I hadn’t seen that before. I’d seen people gutted, their throats cut; I’d seen mutilated corpses and even dismembered remains. Parts of a meat puzzle. You could put those kinds of puzzles back together, but they weren’t ever the same. And neither were you. With every new horror, you thought that was the end. You’d seen enough. Nothing, no matter how new under the sun it was to you, would be able to rattle you again. You always thought it. And you were always wrong. I probably should’ve been grateful for that. That was the nature of being human. I was still human, some of me anyway, no matter what the depths of me said.
I moved back toward it and studied the god-awful mess at our feet, trying to feel gratitude for my spoonful of humanity. I tried and failed. Right then I would’ve preferred a monster’s indifference.
There was leaking red flesh, patches of rippling fat like small clumps of yellow grapes, the smooth shine of muscle in the stairwell light, dead veins and arteries the color of ash, and the pale flash of bone from surgically clean slashes over the chest between small scarlet mounds. The eyes weren’t gone, but they were burned to the black of charcoal. The lips, the only skin still intact, were the smooth pink of a woman’s lips. They were peeled back from the teeth in agony, showing she’d been alive when the skinning started.
No, no fucking gratitude in me at all.
Goddamn it. I kept the Eagle ready and used my other hand to run over my face, quick and hard. Coming to terms. All right. As much as we had on our plate already with Grimm planning to remake the world in His image—could I get a Hallelujah—I was forced to admit Ishiah was right. There was no way around it now. Something had to be done, especially as we were obviously subjects of special interest. Nothing says “Hi! Nice to meet ya!” like a dead, tortured woman crashing on top of you. A basket of muffins and a balloon bouquet couldn’t match that for the goddamn personal touch.
I exhaled and ignored the pungent smell of death with long practice. “Oh yeah. I forgot to mention: Ishiah says there’s a serial killer in town.” I checked the stairs rising up and up above us again. “And it’s not human.”
*
Niko wasn’t pleased I’d planned on holding that information back. He was less pleased about that than about being targeted by a supernatural serial killer for reasons unknown. To be fair to him, that wasn’t new. We’d been targeted by another supernatural serial killer a few years before—Sawney Beane. But we’d attracted his attention by chasing him first—a case for which we had been paid. Whatever this son of a bitch was, why he had a hard-on for us, I had no idea.
We’d checked with Promise to make sure she was all right. The body was too tall to be her, but on the inside I couldn’t tell vamp from human, except for the teeth and they retracted at death. I didn’t blame Niko for calling her. It was quicker than running back up twenty flights to make sure you weren’t off on the height by a few inches. She would also arrange for the police to be called as they already knew about the bodies and a killer, just not a supernatural one, but she’d give us a few minutes until we were done. With his katana still in one hand, he used his other to take pictures with his cell phone to better research what type of monster was into skinning people alive.
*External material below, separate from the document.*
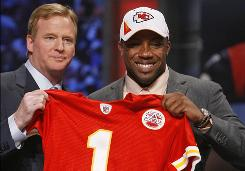 New Chiefs safety Eric Berry smiles with commissioner Roger Goodell after being selected by Kansas City.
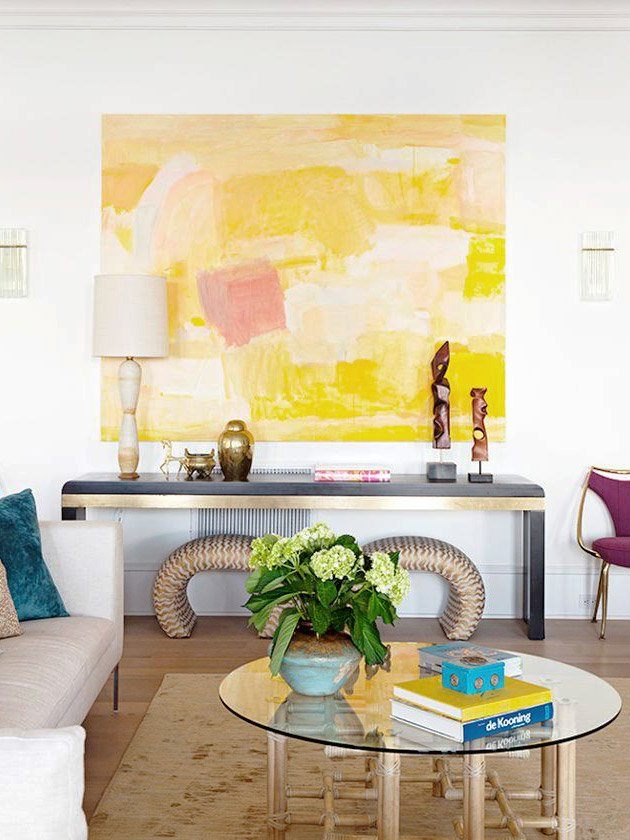Colorful living room with large yellow abstract painting and black console table in Charleston home on Thou Swell @thouswellblog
He’d remarked on the three cuts in the chest. All three crossed each other, but whether it was supposed to be a mathematical shape or a letter, I had no idea. The murderous asshole must not have made it past kindergarten in monster school.
I left my phone in my pocket. I didn’t want pictures, I sucked at research, and if I had pulled it out, Niko would’ve most likely inserted it in a place I was saving for my colonoscopy when I turned fifty. My caution didn’t help. Once we were out of a cab and home, my plans for the whole Niko having a life having taken a nosedive, he used words instead. The second we made it through the door, it was all over for me.
“You somehow thought in your minuscule mind that it was a good idea to keep the fact to yourself that another Sawney Beane is turning the city into his hunting ground?” he demanded.
Although it had been only a lie of omission and an extremely short omission at that, I gave him the truth now. “It was for your own good.”
“My own good?” he echoed, not impressed with my logic. “That is what an adult tells a child, an impatient adult, and it’s certainly not what I told you when you were young.”
He was right. He’d always explained exactly why things were the way they were or why things had to be done. He hadn’t once brushed me off with an “it’s for your own good.” Even as a kid he’d been a better man than I was now. It didn’t bother me a bit. Watching out for Nik was more important than being a better man.
“You were a good big brother. Still are, which is why I wasn’t going to tell you. It really was for your own good.” I dumped my jacket on the battered couch. “If the dickhead hadn’t dumped a body on us”—less metaphorically than I’d have liked—“it would still be for your own good.”